Affirmative action's uncertain future; proponents of race-conscious admissions firm on belief, but less confident on whether policy could survive a Supreme Court review - Noteworthy News - "Affirmative Action in Higher Education" symposium held at Harvard Law School - Panel Discussion
Black Issues in Higher Education, March 28, 2002 by Diana Abouali
CAMBRIDGE, MASS.
Proponents of affirmative action offered compelling arguments for the use of race-conscious admissions at the nation's colleges and universities at a recent symposium at Harvard Law School. However, the same proponents were not as optimistic when predicting the outcome of a Supreme Court review of affirmative action in higher education should such a case go before the High Court.
The symposium, "Affirmative Action in Higher Education," sponsored by the Harvard Journal on Legislation, brought together professors, policy-makers, scholars and students to debate the constitutionality of affirmative action and the merits of race-conscious admissions at what turned out to be an engaging, and sometimes heated discussion of race and politics in America's institutions of higher learning.
Moderating the first panel "Constitutionality: From Bakke to Hopwood, Gratz and Beyond," Professor Richard Fallon of Harvard Law School alluded to the timeliness of the panel. The University of Michigan is currently fighting two lawsuits (Gratz vs. Bollinger and Grutter vs. Bollinger et al) challenging its use of race in admissions (see Black Issues, Oct. 25, 2001). Many people believe the Michigan case is likely to go the Supreme Court, regardless of the Sixth Circuit Court of Appeals ruling, which is pending.
Gail Heriot, a professor at the University of San Diego School of Law, and Curt Levey, director of Legal and Public Affairs at the Center for Individual Rights, a nonprofit law group based in Washington, voiced firm opposition to the use of race as a criterion for university admission.
Heriot argued that "the case against racial preference is strong" and noted that evidence gleaned from the University of California since the passing of Proposition 209 makes the argument against affirmative action "a sensible one." While the proportion of minority students admitted to and attending the top-tiered University of California schools, such as UCLA and Berkeley, decreased, the proportion of minorities at less prestigious University of California schools such as those at Riverside or Santa Cruz increased, thus making those campuses more diverse. To Heriot, the increased diversity of the campuses at Riverside and Santa Cruz are the success stories of ending race-preferences in UC admissions policy.

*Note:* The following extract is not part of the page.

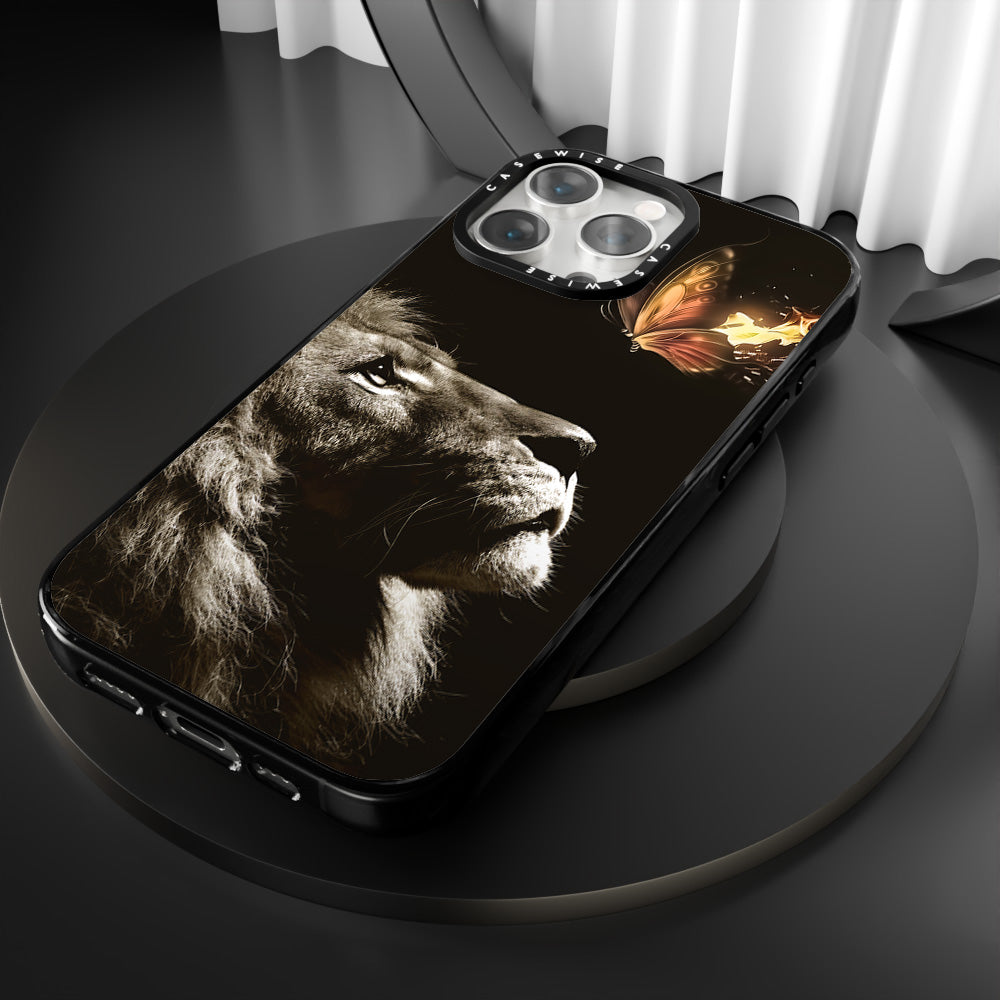 CASEWISE
CASEWISE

In response to Heriot, one audience member argued that her plan of shunting minorities into less prestigious schools reflected a "putting (minorities) in their place" sentiment.
Levey, whose group is representing the plaintiffs in the Michigan case, noted that while affirmative action's goal of achieving campus diversity is a valuable one, from a legal and constitutional perspective there is no compelling reason to uphold it as a permissible basis for admissions. "`Diversity' has become a euphemism for discredited terms like `quotas,'" Levey says.

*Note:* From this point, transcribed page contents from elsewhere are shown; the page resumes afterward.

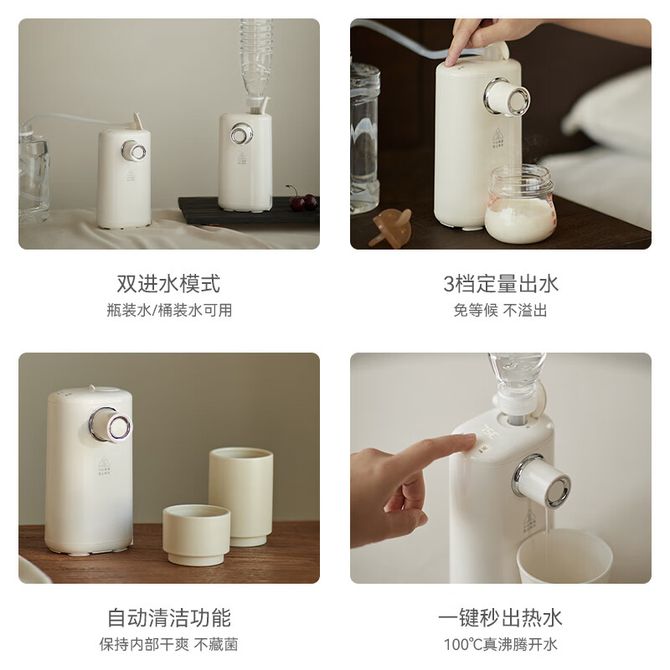 双进水模式
瓶装水/桶装水可用

3档定量出水
免等候 不溢出

自动清洁功能
保持内部干爽 不藏菌

一键秒出热水
100℃真沸腾开水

`MENDING, NOT ENDING' AFFIRMATIVE ACTION
Despite presenting a somewhat bleak future of affirmative action in higher education, Rep. John Conyers, D-Mich., and Frank Wu, a professor at Howard University School of Law, argued the merits of affirmative action.

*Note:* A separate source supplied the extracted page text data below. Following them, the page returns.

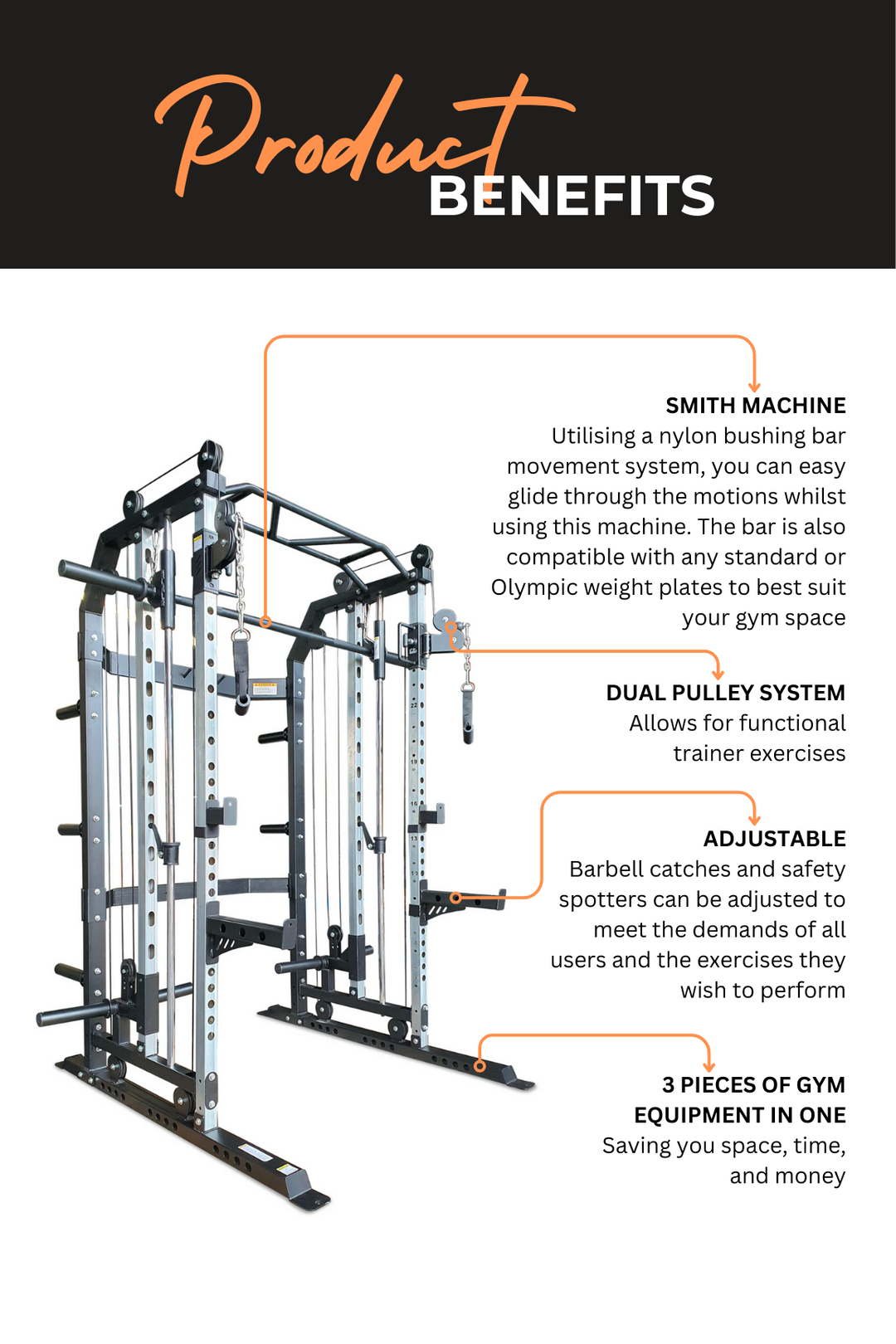 Product BENEFITS

SMITH MACHINE
Utilising a nylon bushing bar movement system, you can easy glide through the motions whilst using this machine. The bar is also compatible with any standard or Olympic weight plates to best suit your gym space

DUAL PULLEY SYSTEM
Allows for functional trainer exercises

ADJUSTABLE
Barbell catches and safety spotters can be adjusted to meet the demands of all users and the exercises they wish to perform

3 PIECES OF GYM EQUIPMENT IN ONE
Saving you space, time, and money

Conyers' comments reflected a deep-seated belief in the value of affirmative action, noting that the benefits of diversity are widespread and affect everyone. In response to the claim that Bakke (Regents of the University of California vs. Bakke, 1978) might provide a problematic framework with which to debate "diversity," Wu cautioned against the tendency to conceive of and talk about diversity in an abstract sense. In his opinion, diversity needed to be tied directly to race and "to make it concrete."
Harvard Law professor Richard D. Parker raised questions the Supreme Court, and more specifically Justice Sandra Day O'Connor, who in his opinion will have the swing vote, could pose if the issue of university admissions did come before it: Did the university seriously consider and study the educational value of diversity? Is the university truly committed to diversity and does it demonstrate it by being transparent in its policies?
Dr. Carl Cohen, professor of philosophy at the University of Michigan, offered the clearest voice of opposition to race-conscious admissions on the second panel "Policy: The Merits of Race-Based Admissions and its Alternatives." He described the policy as a "catastrophe" and as being "bad for the university and society; and damaging" to the minority communities such policies were designed to help, adding that their potential for poor academic performance will invariably be attributed to their race. Cohen noted that the issue of race has so polarized the campus at the University of Michigan he predicts race riots to erupt there in the near future.
Harvard Law professor Christopher Edley, Dr. Gary Orfield, a professor of education and social policy at Harvard's Graduate School of Education and Richard Kahlenberg, a senior fellow at the Century Foundation, all argued in favor of continuing affirmative action in one form or another. Nevertheless, an aura of pessimism regarding the ability of race-conscious admissions to survive a Supreme Court reconsideration permeated these panelists' comments and exchanges.